The steering committee chose Robert Wicks, director of the art museum and professor of art history, to serve as Museums Miami’s inaugural director and Hefner Museum director Steve Sullivan as its associate director.

Wicks said they, along with the eight-member steering committee, support a vision that incorporates museums into “the very fabric of the university.” Their message is simple: Museums and collections are at the heart of student learning.

Other stated goals for Museums Miami include:

• Positioning Miami’s museums and collections as an integral part of the educational experience at Miami in ways that benefit all majors at the undergraduate and graduate levels.

• Providing increased access to physical collections through comprehensive digital catalogs and an integrated interface that allows Miami’s independent collections to be searched simultaneously.

• Formally integrating the wide-ranging contributions of the museums and material collections into the institutional strategic plan.

Banding together for greater impact

Pepper Stetler

Pepper Stetler

Steven Conn

Steven Conn

Wicks credits Steven Conn, W.E. Smith Professor of History, for sharing his vision of how museums and object-based research at Miami could be even more impactful.

“I have done a fair bit of scholarly work on the history of museums, and Miami’s museums were one of the things that excited me about coming to the history department in 2015,” Conn said.

“But as I settled in here, I was struck that the museums were not reaching their potential for teaching, for research or for broader public engagement. It seemed to me that by banding together through the center, we could make the whole greater than the sum of parts.”

Conn and Pepper Stetler, associate professor of art history and associate director of the Miami University Humanities Center, assembled a group of interested faculty and staff with a goal of forming the umbrella organization. Both serve on the steering committee.

Conn said the center “signals that the museums and collections are central, not peripheral, to what Miami is all about” and will enable them to explore bigger opportunities that would be unavailable to individual museums and collections.

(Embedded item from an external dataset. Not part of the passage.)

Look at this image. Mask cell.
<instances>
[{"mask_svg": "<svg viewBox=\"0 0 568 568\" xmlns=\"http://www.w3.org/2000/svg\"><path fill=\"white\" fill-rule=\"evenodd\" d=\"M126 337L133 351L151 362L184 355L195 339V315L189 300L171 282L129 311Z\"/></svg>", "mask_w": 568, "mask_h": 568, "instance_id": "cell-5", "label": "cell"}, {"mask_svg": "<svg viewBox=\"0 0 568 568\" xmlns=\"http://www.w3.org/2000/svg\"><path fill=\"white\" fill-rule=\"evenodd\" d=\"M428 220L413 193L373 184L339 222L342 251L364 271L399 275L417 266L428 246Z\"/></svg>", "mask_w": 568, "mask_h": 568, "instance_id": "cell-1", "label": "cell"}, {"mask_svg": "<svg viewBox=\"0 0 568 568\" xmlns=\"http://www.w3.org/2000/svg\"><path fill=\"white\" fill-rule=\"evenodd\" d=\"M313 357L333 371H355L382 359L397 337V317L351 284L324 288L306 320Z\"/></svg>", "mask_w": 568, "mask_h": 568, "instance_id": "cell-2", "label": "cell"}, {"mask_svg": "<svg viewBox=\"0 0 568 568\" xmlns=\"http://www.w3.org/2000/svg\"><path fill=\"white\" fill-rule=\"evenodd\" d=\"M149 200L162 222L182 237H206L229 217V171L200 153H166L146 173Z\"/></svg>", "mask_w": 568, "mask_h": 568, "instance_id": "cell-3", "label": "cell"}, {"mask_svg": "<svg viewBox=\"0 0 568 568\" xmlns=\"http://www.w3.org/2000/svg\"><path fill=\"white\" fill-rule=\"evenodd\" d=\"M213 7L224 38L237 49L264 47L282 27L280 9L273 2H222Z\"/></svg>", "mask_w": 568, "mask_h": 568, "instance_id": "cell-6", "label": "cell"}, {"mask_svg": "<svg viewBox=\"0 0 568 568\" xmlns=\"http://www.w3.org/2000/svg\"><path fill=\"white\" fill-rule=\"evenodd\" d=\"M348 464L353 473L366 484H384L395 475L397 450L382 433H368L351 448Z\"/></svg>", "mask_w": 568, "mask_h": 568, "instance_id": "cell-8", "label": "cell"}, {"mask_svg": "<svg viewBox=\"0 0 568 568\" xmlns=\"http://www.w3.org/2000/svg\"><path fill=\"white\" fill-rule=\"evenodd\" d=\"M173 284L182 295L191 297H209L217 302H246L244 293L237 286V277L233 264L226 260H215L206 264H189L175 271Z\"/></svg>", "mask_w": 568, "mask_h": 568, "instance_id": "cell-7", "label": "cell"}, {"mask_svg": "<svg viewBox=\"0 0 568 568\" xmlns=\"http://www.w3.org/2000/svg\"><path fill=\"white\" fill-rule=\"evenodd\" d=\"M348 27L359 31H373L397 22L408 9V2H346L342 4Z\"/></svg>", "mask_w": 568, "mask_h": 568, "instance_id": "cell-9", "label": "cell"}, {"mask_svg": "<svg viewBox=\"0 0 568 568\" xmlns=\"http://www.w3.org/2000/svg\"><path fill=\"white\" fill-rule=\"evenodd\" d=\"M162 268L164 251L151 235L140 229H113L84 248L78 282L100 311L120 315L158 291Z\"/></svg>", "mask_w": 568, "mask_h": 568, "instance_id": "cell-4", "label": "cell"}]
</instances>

Exposing students to object-based learning

Some faculty, including Stetler and Conn, actively use object-based learning in their classes already.

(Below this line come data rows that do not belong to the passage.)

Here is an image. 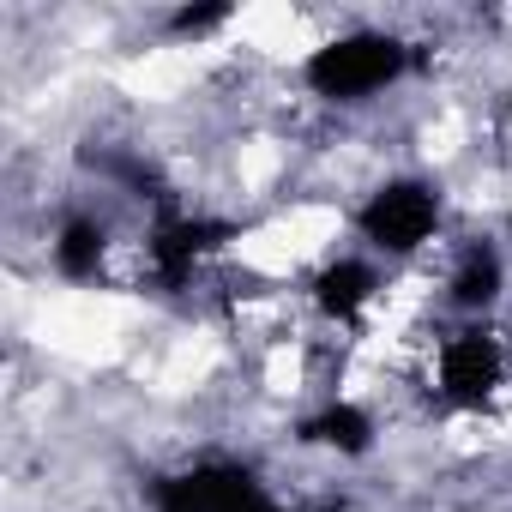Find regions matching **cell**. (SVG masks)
<instances>
[{
	"instance_id": "obj_1",
	"label": "cell",
	"mask_w": 512,
	"mask_h": 512,
	"mask_svg": "<svg viewBox=\"0 0 512 512\" xmlns=\"http://www.w3.org/2000/svg\"><path fill=\"white\" fill-rule=\"evenodd\" d=\"M398 73H404V49L392 37H344L308 61V85L320 97H338V103H356V97L392 85Z\"/></svg>"
},
{
	"instance_id": "obj_2",
	"label": "cell",
	"mask_w": 512,
	"mask_h": 512,
	"mask_svg": "<svg viewBox=\"0 0 512 512\" xmlns=\"http://www.w3.org/2000/svg\"><path fill=\"white\" fill-rule=\"evenodd\" d=\"M157 512H272L260 482L235 464H205L157 488Z\"/></svg>"
},
{
	"instance_id": "obj_3",
	"label": "cell",
	"mask_w": 512,
	"mask_h": 512,
	"mask_svg": "<svg viewBox=\"0 0 512 512\" xmlns=\"http://www.w3.org/2000/svg\"><path fill=\"white\" fill-rule=\"evenodd\" d=\"M434 217H440V205H434V193H428L422 181H392V187H380V193L368 199L362 229H368V241H374V247L410 253L416 241H428V235H434Z\"/></svg>"
},
{
	"instance_id": "obj_4",
	"label": "cell",
	"mask_w": 512,
	"mask_h": 512,
	"mask_svg": "<svg viewBox=\"0 0 512 512\" xmlns=\"http://www.w3.org/2000/svg\"><path fill=\"white\" fill-rule=\"evenodd\" d=\"M440 380H446V398L452 404H482L494 392V380H500V338L494 332H458L446 344Z\"/></svg>"
},
{
	"instance_id": "obj_5",
	"label": "cell",
	"mask_w": 512,
	"mask_h": 512,
	"mask_svg": "<svg viewBox=\"0 0 512 512\" xmlns=\"http://www.w3.org/2000/svg\"><path fill=\"white\" fill-rule=\"evenodd\" d=\"M229 241V223H205V217H169L157 235H151V260H157V278L175 290L187 284V272L205 260L211 247Z\"/></svg>"
},
{
	"instance_id": "obj_6",
	"label": "cell",
	"mask_w": 512,
	"mask_h": 512,
	"mask_svg": "<svg viewBox=\"0 0 512 512\" xmlns=\"http://www.w3.org/2000/svg\"><path fill=\"white\" fill-rule=\"evenodd\" d=\"M314 290H320V308H326L332 320H356V314H362V302L374 296V272H368V266H356V260H344V266H326Z\"/></svg>"
},
{
	"instance_id": "obj_7",
	"label": "cell",
	"mask_w": 512,
	"mask_h": 512,
	"mask_svg": "<svg viewBox=\"0 0 512 512\" xmlns=\"http://www.w3.org/2000/svg\"><path fill=\"white\" fill-rule=\"evenodd\" d=\"M494 296H500V260H494L488 247H470L458 278H452V302L458 308H488Z\"/></svg>"
},
{
	"instance_id": "obj_8",
	"label": "cell",
	"mask_w": 512,
	"mask_h": 512,
	"mask_svg": "<svg viewBox=\"0 0 512 512\" xmlns=\"http://www.w3.org/2000/svg\"><path fill=\"white\" fill-rule=\"evenodd\" d=\"M368 434H374V428H368V416H362L356 404H332L326 416H314V422H308V440L338 446V452H350V458H356V452H368Z\"/></svg>"
},
{
	"instance_id": "obj_9",
	"label": "cell",
	"mask_w": 512,
	"mask_h": 512,
	"mask_svg": "<svg viewBox=\"0 0 512 512\" xmlns=\"http://www.w3.org/2000/svg\"><path fill=\"white\" fill-rule=\"evenodd\" d=\"M103 229L97 223H67L61 229V241H55V260H61V272L67 278H91L97 266H103Z\"/></svg>"
},
{
	"instance_id": "obj_10",
	"label": "cell",
	"mask_w": 512,
	"mask_h": 512,
	"mask_svg": "<svg viewBox=\"0 0 512 512\" xmlns=\"http://www.w3.org/2000/svg\"><path fill=\"white\" fill-rule=\"evenodd\" d=\"M223 19H229V7H187V13H175V31L181 37H199V31H211Z\"/></svg>"
}]
</instances>
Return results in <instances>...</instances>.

student looking at crystals in window of geology museum

A student looks at mineral specimens outside the Limper Geology Museum (photo by Scott Kissell).

Stetler uses the art museum's collections in many of her classes, such as this semester’s ART 389: History of Photography. For instance, students met at the art museum to look at the many examples of 19th-century photographic portraiture in the collection.

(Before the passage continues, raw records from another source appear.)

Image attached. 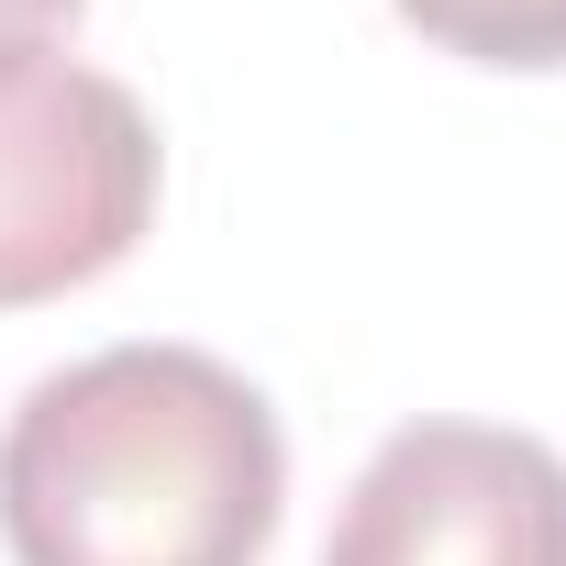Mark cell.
<instances>
[{
  "label": "cell",
  "instance_id": "cell-3",
  "mask_svg": "<svg viewBox=\"0 0 566 566\" xmlns=\"http://www.w3.org/2000/svg\"><path fill=\"white\" fill-rule=\"evenodd\" d=\"M323 566H566V455L511 422H400L356 467Z\"/></svg>",
  "mask_w": 566,
  "mask_h": 566
},
{
  "label": "cell",
  "instance_id": "cell-2",
  "mask_svg": "<svg viewBox=\"0 0 566 566\" xmlns=\"http://www.w3.org/2000/svg\"><path fill=\"white\" fill-rule=\"evenodd\" d=\"M156 123L123 78L23 45L0 56V312L112 277L156 222Z\"/></svg>",
  "mask_w": 566,
  "mask_h": 566
},
{
  "label": "cell",
  "instance_id": "cell-1",
  "mask_svg": "<svg viewBox=\"0 0 566 566\" xmlns=\"http://www.w3.org/2000/svg\"><path fill=\"white\" fill-rule=\"evenodd\" d=\"M290 433L200 345H101L0 422L12 566H266Z\"/></svg>",
  "mask_w": 566,
  "mask_h": 566
},
{
  "label": "cell",
  "instance_id": "cell-4",
  "mask_svg": "<svg viewBox=\"0 0 566 566\" xmlns=\"http://www.w3.org/2000/svg\"><path fill=\"white\" fill-rule=\"evenodd\" d=\"M389 12L467 67H566V0H389Z\"/></svg>",
  "mask_w": 566,
  "mask_h": 566
},
{
  "label": "cell",
  "instance_id": "cell-5",
  "mask_svg": "<svg viewBox=\"0 0 566 566\" xmlns=\"http://www.w3.org/2000/svg\"><path fill=\"white\" fill-rule=\"evenodd\" d=\"M90 0H0V56H23V45H45L56 23H78Z\"/></svg>",
  "mask_w": 566,
  "mask_h": 566
}]
</instances>
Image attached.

“The experience of physically and materially studying these early examples helps my students critically and historically examine their own digital photographic practices in the 21st century,” she said.

Conn teaches a class in which students are putting together a history of Miami using objects from collections around campus.

“This is a really interesting experiment as they think about how objects work as historical sources, and it is exposing them to the real richness of the collections,” he said. “It opens up a different way of thinking for them — about the university and about history. And there is a realness to it.”